» Task item
Copy every record exactly, and keep the pictures out.

» Records supplied
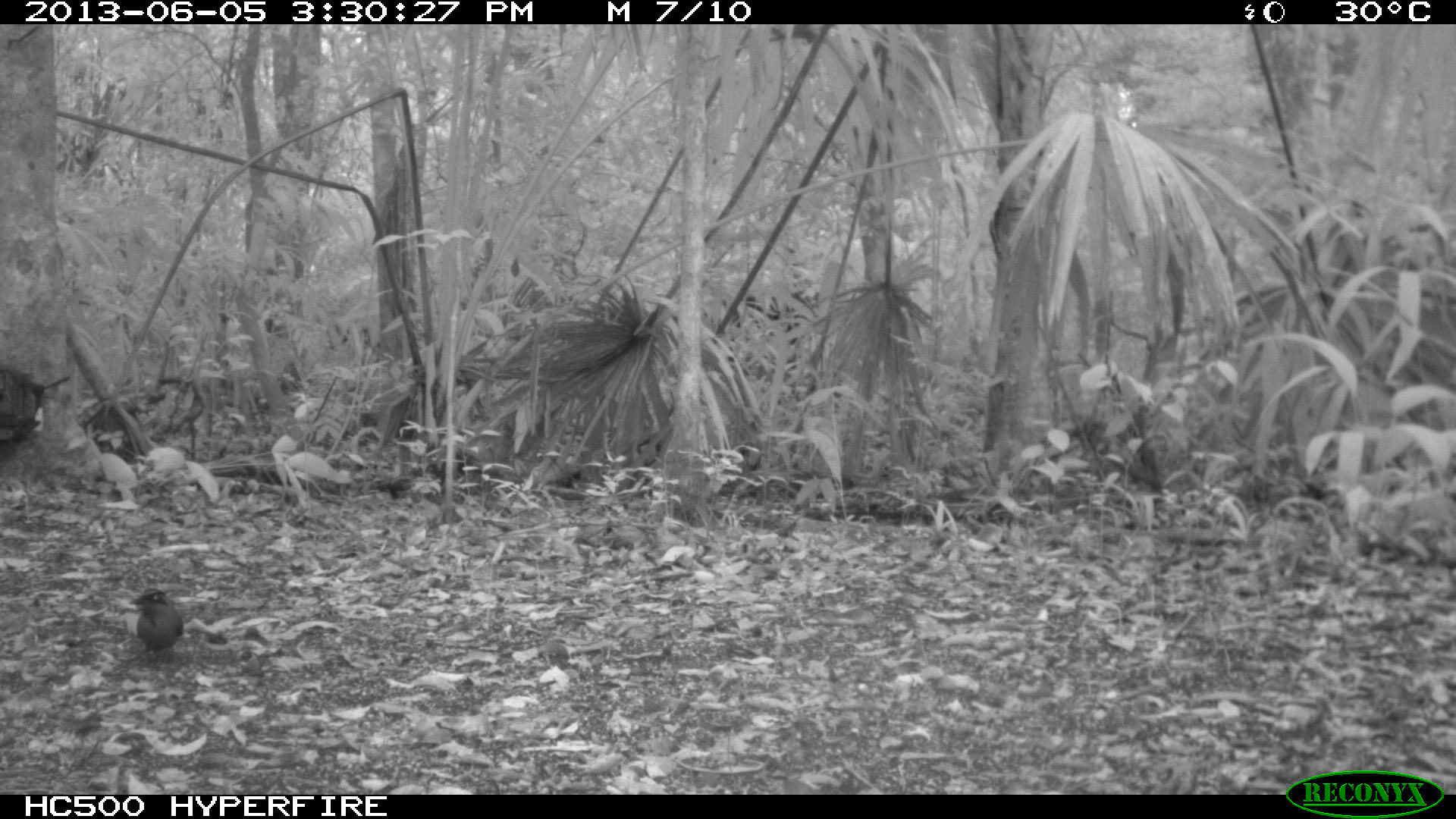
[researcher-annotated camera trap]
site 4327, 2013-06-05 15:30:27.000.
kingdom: Animalia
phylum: Chordata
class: Aves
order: Coraciiformes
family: Momotidae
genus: Momotus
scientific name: Momotus momota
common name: amazonian motmot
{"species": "Momotus momota (amazonian motmot)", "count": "1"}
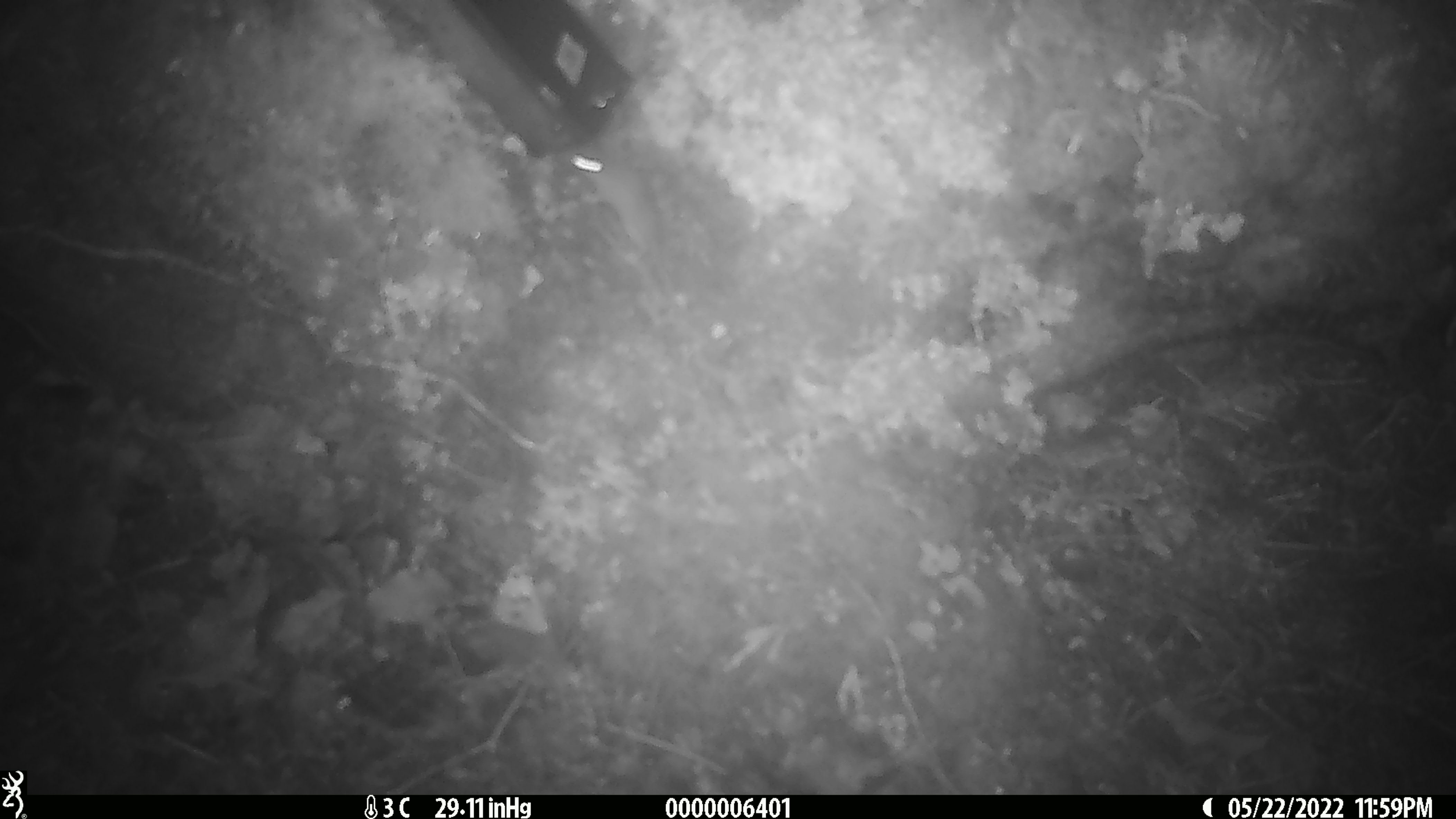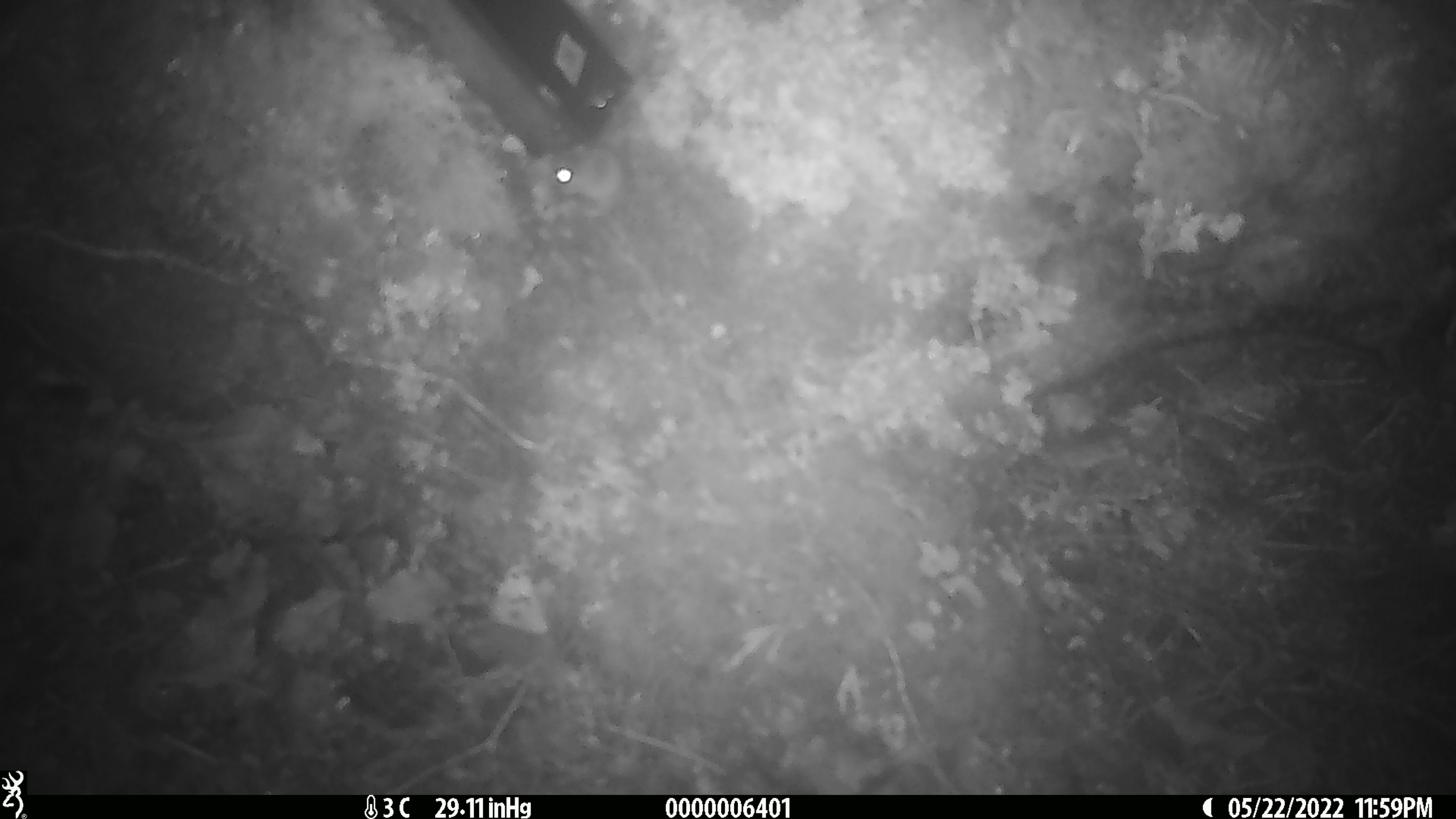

» Worked solution
[researcher-annotated camera trap]
site 4327, 2013-06-05 15:30:27.000.
kingdom: Animalia
phylum: Chordata
class: Aves
order: Coraciiformes
family: Momotidae
genus: Momotus
scientific name: Momotus momota
common name: amazonian motmot
{"species": "Momotus momota (amazonian motmot)", "count": "1"}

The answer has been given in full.